TO BE DONE
The page on the 1949 Delaware State Hornets football team opens with a short bulleted list. Give the label that begins each of those bulleted lines.

++++ SOURCE PASSAGE ++++

- Conference: Colored Intercollegiate Athletic Association
- Record: 3–5–1 (3–5–1 CIAA)
- Head coach: Tom Conrad (6th season);

= 1949 Delaware State Hornets football team =

American college football season

The 1949 Delaware State Hornets football team represented Delaware State College—now known as Delaware State University—as a member of the Colored Intercollegiate Athletic Association (CIAA) in the 1949 college football season. The Hornets compiled a 3–5–1 record under coach Tom Conrad.

++++ MATERIAL SUPPLIED ++++

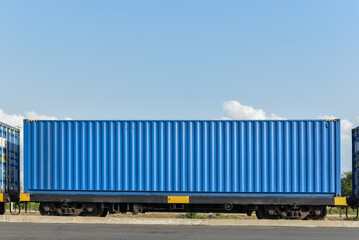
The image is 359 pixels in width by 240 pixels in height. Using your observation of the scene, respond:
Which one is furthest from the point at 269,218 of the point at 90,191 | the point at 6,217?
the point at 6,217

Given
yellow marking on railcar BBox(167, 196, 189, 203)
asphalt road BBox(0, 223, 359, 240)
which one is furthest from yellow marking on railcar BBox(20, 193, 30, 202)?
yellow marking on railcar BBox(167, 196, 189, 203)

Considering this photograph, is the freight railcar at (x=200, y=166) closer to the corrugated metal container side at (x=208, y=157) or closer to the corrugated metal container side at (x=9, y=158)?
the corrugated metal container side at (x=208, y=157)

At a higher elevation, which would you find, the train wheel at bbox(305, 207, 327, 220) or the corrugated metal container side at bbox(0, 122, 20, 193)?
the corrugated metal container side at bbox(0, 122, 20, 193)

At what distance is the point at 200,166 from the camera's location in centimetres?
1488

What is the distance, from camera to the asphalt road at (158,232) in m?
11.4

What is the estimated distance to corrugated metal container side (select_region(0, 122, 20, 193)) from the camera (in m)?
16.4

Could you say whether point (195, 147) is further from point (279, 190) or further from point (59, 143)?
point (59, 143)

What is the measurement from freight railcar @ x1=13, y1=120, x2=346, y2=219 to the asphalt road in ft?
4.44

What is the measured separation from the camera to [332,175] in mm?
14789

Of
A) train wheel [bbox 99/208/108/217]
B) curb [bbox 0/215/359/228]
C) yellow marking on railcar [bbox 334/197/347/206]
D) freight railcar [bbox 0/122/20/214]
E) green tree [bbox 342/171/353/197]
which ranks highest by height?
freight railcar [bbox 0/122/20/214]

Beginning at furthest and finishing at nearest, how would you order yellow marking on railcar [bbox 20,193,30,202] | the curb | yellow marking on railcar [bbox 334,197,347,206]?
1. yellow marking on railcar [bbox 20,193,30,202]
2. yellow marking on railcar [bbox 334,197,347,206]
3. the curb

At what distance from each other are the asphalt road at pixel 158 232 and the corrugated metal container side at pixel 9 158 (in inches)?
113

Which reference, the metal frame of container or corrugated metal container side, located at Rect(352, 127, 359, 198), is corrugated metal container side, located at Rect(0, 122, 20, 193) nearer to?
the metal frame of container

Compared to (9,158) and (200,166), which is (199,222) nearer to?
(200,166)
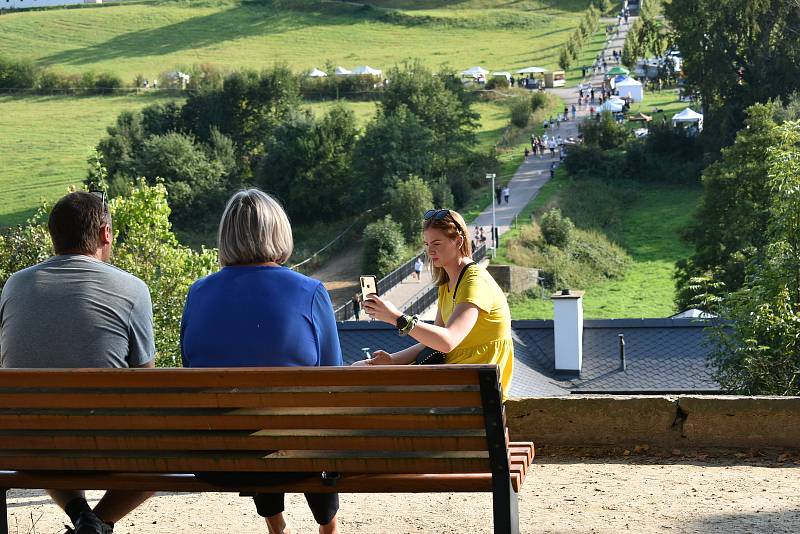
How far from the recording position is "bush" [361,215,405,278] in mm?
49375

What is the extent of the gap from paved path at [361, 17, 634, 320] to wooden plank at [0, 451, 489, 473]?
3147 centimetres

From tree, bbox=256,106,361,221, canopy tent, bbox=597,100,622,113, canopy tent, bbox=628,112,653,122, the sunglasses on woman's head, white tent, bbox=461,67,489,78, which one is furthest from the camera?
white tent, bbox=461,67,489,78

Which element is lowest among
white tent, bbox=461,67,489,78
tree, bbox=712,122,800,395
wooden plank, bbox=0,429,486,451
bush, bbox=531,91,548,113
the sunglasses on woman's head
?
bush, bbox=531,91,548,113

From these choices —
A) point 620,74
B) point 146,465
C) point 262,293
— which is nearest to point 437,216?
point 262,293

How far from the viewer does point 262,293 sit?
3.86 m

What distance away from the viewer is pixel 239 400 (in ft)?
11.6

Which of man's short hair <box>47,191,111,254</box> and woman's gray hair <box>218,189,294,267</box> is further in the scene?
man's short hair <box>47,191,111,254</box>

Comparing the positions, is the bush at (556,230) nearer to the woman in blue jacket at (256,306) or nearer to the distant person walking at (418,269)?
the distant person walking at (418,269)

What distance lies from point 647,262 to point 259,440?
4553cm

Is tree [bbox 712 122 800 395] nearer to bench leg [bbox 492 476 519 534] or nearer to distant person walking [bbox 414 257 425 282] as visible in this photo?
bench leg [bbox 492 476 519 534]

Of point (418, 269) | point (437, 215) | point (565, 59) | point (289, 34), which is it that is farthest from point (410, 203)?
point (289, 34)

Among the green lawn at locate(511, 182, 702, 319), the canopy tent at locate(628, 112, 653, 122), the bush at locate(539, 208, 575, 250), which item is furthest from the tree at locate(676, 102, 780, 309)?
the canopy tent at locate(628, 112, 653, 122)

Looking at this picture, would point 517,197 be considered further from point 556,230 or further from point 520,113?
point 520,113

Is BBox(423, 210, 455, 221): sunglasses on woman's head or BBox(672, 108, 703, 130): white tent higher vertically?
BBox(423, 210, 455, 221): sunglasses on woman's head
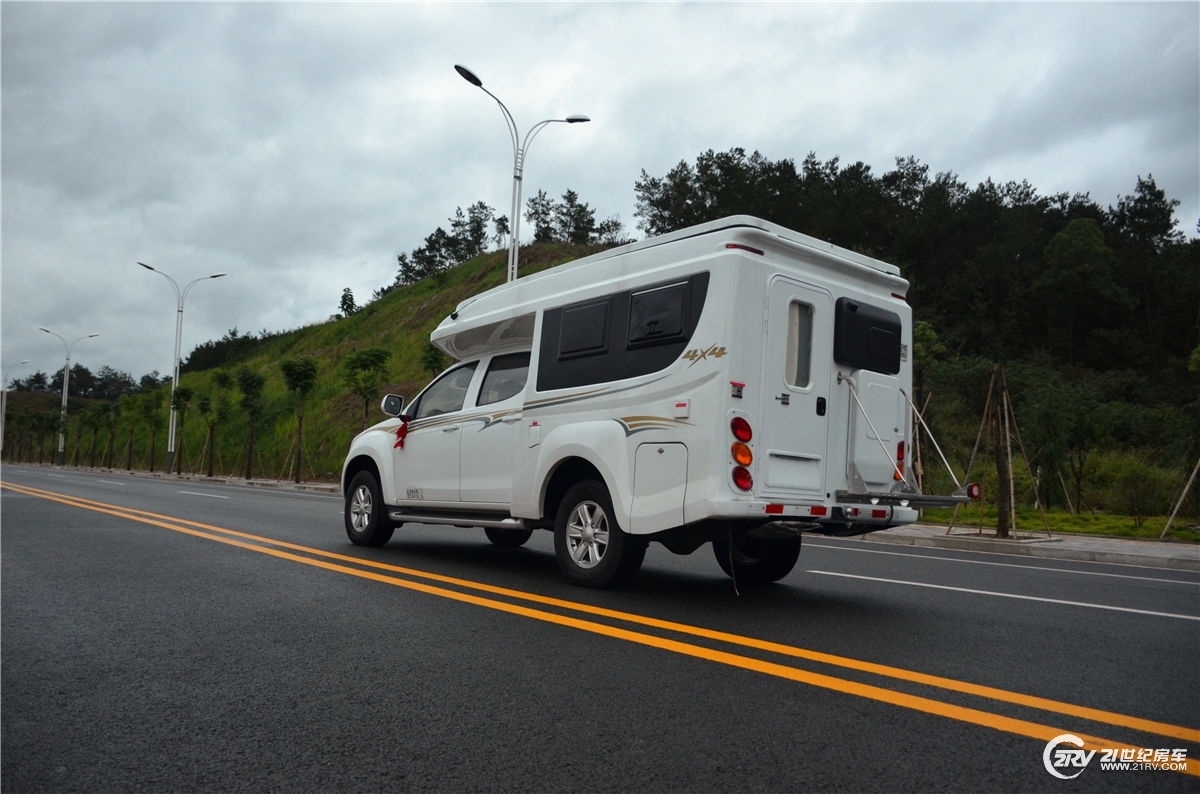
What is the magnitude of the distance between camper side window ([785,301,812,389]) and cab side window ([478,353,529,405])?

++++

CORRECT RESULT
Conference, Record, Head coach